Login

Point-Biserial Correlation using SPSS Statistics

Introduction

A point-biserial correlation is used to measure the strength and direction of the association that exists between one continuous variable and one dichotomous variable. It is a special case of the Pearson’s product-moment correlation, which is applied when you have two continuous variables, whereas in this case one of the variables is measured on a dichotomous scale.
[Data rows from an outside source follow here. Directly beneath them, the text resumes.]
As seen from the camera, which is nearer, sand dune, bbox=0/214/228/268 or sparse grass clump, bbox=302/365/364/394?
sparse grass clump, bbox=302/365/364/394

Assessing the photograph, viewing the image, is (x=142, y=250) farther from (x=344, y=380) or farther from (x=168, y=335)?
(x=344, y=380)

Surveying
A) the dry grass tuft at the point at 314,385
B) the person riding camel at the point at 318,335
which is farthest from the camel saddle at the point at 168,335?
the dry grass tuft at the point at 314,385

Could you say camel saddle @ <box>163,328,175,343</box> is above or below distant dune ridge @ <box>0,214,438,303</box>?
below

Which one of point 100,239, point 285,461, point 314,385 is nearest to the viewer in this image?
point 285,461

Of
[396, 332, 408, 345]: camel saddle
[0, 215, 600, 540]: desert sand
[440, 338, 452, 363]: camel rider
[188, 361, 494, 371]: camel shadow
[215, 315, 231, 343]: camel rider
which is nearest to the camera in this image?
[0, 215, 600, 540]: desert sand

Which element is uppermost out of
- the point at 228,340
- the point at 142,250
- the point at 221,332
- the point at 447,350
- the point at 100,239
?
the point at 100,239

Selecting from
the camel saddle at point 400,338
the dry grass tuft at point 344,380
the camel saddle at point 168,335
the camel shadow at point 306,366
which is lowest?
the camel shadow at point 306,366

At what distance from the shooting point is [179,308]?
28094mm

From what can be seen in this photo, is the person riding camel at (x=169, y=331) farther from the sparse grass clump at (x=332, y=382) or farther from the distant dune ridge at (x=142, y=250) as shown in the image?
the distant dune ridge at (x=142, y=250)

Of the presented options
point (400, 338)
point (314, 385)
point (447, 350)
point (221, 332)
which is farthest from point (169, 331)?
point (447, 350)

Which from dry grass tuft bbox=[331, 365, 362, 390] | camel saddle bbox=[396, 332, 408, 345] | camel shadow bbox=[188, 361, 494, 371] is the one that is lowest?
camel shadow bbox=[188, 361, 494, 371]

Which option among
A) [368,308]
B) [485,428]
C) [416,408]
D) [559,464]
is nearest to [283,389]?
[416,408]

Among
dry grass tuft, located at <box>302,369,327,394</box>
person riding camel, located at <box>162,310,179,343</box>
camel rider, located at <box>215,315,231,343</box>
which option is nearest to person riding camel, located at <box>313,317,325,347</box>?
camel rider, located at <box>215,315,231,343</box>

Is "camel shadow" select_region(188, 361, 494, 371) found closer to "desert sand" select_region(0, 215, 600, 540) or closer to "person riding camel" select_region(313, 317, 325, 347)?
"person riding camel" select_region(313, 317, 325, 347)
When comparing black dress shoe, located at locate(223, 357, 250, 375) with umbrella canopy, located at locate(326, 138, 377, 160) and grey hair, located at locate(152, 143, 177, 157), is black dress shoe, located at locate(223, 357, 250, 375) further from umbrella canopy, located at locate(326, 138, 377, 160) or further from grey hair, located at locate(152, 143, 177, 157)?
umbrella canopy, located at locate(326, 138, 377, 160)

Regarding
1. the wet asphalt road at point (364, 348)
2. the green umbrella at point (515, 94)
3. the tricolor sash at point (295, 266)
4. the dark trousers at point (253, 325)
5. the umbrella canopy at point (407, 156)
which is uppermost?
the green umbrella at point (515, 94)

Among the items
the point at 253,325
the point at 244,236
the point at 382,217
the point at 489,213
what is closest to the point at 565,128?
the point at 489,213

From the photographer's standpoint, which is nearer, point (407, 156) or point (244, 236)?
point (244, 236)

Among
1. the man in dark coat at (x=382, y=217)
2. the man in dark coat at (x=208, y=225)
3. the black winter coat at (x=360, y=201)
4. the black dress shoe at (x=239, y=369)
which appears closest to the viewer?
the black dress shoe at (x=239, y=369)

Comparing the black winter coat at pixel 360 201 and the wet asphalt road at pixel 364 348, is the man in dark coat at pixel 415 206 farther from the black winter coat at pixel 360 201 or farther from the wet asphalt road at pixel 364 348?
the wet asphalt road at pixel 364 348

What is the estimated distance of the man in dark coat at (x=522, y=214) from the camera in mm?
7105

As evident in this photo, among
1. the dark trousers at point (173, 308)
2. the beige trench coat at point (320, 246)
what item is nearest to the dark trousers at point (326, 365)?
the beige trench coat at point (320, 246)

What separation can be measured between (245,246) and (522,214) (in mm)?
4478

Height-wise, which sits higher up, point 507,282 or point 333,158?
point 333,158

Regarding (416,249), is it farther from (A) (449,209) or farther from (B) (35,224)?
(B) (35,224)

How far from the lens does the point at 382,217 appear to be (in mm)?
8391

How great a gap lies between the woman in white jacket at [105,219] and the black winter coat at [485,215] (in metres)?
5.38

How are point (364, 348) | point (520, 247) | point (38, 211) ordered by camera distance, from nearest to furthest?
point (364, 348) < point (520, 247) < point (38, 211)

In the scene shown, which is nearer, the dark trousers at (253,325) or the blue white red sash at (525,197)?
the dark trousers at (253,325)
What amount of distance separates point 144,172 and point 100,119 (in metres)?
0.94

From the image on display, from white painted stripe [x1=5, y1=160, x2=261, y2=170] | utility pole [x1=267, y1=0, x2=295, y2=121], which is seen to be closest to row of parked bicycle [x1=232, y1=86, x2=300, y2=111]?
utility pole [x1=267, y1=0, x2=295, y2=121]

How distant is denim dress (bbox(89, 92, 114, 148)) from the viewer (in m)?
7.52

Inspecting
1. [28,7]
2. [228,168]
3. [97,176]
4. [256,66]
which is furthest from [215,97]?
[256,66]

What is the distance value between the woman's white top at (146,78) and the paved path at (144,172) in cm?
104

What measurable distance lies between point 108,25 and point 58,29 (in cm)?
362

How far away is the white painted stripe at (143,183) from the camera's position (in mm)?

For example, you could use a point-biserial correlation to determine whether there is an association between salaries, measured in US dollars, and gender (i.e., your continuous variable would be "salary" and your dichotomous variable would be "gender", which has two categories: "males" and "females"). Alternately, you could use a point-biserial correlation to determine whether there is an association between cholesterol concentration, measured in mmol/L, and smoking status (i.e., your continuous variable would be "cholesterol concentration", a marker of heart disease, and your dichotomous variable would be "smoking status", which has two categories: "smoker" and "non-smoker").

This "quick start" guide shows you how to carry out a point-biserial correlation using SPSS Statistics, as well as how to interpret and report the results from this test. However, before we introduce you to this procedure, you need to understand the different assumptions that your data must meet in order for a point-biserial correlation to give you a valid result. We discuss these assumptions next.

SPSS Statistics

Assumptions

When you choose to analyse your data using a point-biserial correlation, part of the process involves checking to make sure that the data you want to analyse can actually be analysed using a point-biserial correlation. You need to do this because it is only appropriate to use a point-biserial correlation if your data "passes" five assumptions that are required for a point-biserial correlation to give you a valid result. In practice, checking for these five assumptions just adds a little bit more time to your analysis, requiring you to click a few more buttons in SPSS Statistics when performing your analysis, as well as think a little bit more about your data, but it is not a difficult task.

Before we introduce you to these five assumptions, do not be surprised if, when analysing your own data using SPSS Statistics, one or more of these assumptions is violated (i.e., is not met). This is not uncommon when working with real-world data rather than textbook examples, which often only show you how to carry out a point-biserial correlation when everything goes well! However, don’t worry. Even when your data fails certain assumptions, there is often a solution to overcome this. First, let’s take a look at these five assumptions:

You can check assumptions #3, #4 and #5 using SPSS Statistics. Just remember that if you do not run the statistical tests on these assumptions correctly, the results you get when running a point-biserial correlation might not be valid.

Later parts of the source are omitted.